I'm not overly jealous. I used to think I wasn't at all, but I've felt "it" a few times. Just mildly and (thankfully), fleetingly. It sucks. I've mostly been on the receiving end of someone else's.  
The rational person realizes that jealousy in friendships, relationships (workplace or otherwise) is very draining and a waste of time. People think and do some crazy things due to their jealous nature. Whether its making an ass out of one's self, driving themselves and/or someone else nuts, violence or even murder. We've all seen the line; "in a jealous rage". Excessive self-doubt. What a bitch of an inner-demon. I have seen what happens to a person when they don't believe in themselves. It colors every aspect of their life and the choices they make. Typically, the more they sabotage their own self worth, the more they project it onto others. Pair this type of individual up with a "button pusher" and it's a recipe for disaster. Or worse, some hapless victim who doesn't "see" right away that a person is jealous and accusatory, and gets sucked up into the BS-Vacuum before they know what hit them, or umm "sucked" them. One word of advice: RUN.  

I've had jealousy up to my eyeballs. "Friends" who were jealous, guys who were jealous, even boyfriends of friends who didn't want their girlfriends "hanging out" with me!? And a few times, a girlfriend's (female) friend was jealous. It mattered not, that I had done absolutely nothing wrong. My own sister has even been jealous of the close relationship I have with her teenaged daughter! School's out. These people need to grow up and get a life. Sadly, some will never see the light. 

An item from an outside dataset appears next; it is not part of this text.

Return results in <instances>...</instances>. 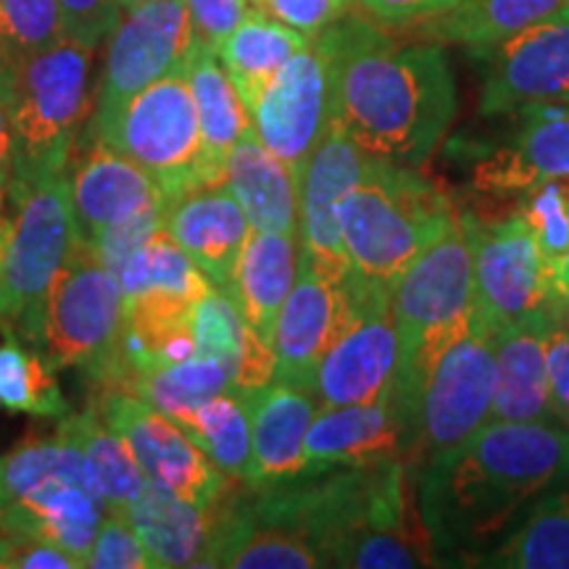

Hey, in moderation, even some "experts" believe that it can add a spark to things between couples. Maybe. Usually it's more like an inferno. I still can't shake the feeling that it's all just too juvenile. Whatever floats your boat. Or more likely sinks your battleship. It's nice knowing that you're valued in ANY relationship. There's so many positive ways to communicate that and jealousy isn't one of them.